Luiz Octávio de Lima Camargo

Domenico De Masi é uma celebridade que já dura mais de 15 minutos e dá o que pensar. Há dois anos, sua entrevista ao Roda Viva produziu o primeiro “video best-seller”, se não da televisão brasileira, ao menos da Rede Cultura. Vasta erudição, além de bom humor e otimismo ajudam a compor um carisma de comunicador que só faz aumentar o interesse pelo seu pensamento. Ele não é o primeiro intelectual a investir contra a importância abusiva que se dá ao trabalho, mas foi o primeiro a fazê-lo desde dentro da estrutura do trabalho: é um consultor de mega-empresas globalizadas. Também não foi o primeiro a prognosticar uma sociedade na qual o trabalho humano será cada vez mais raro, mas sim a responder à questão: sem trabalho, em que investir o tempo?
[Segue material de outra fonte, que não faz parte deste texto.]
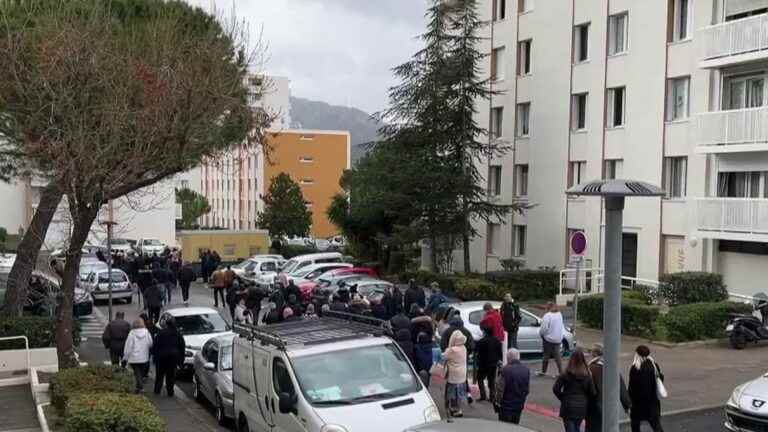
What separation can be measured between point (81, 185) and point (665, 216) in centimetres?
2146

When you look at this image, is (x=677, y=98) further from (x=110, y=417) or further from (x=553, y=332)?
(x=110, y=417)

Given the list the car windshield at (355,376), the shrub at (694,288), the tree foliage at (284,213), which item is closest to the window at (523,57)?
the shrub at (694,288)

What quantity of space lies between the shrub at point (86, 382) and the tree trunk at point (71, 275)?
6.41ft

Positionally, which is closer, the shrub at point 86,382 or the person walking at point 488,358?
the shrub at point 86,382

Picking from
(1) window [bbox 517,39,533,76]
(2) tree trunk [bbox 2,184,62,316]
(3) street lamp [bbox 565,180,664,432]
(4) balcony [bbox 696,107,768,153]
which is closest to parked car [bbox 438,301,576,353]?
(2) tree trunk [bbox 2,184,62,316]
O Ócio Criativo (Sextante, 336 págs., R$ 27), para De Masi, é a forma de dar vida a um tempo – que, sem o trabalho obrigatório, seria morto –, investindo nele o que cada um de nós tem de mais criativo.

Este seu livro, além de ilustrar essa resposta, pretende ser um bordejo sobre seu pensamento como um todo, com comentários insólitos mas cheios de bom senso sobre temas candentes da atualidade: a razão e a emoção, o trabalho e o não trabalho, a vida sem emprego, o estético como critério de vida, o feminino como padrão da pós-modernidade. Todos esses temas são tratados numa entrevista à jornalista Maria Serena Palieri, recurso que facilita a leitura. No livro, os brasileiros se verão retratados a todo instante, com traços que para o autor serão indispensáveis no próximo século.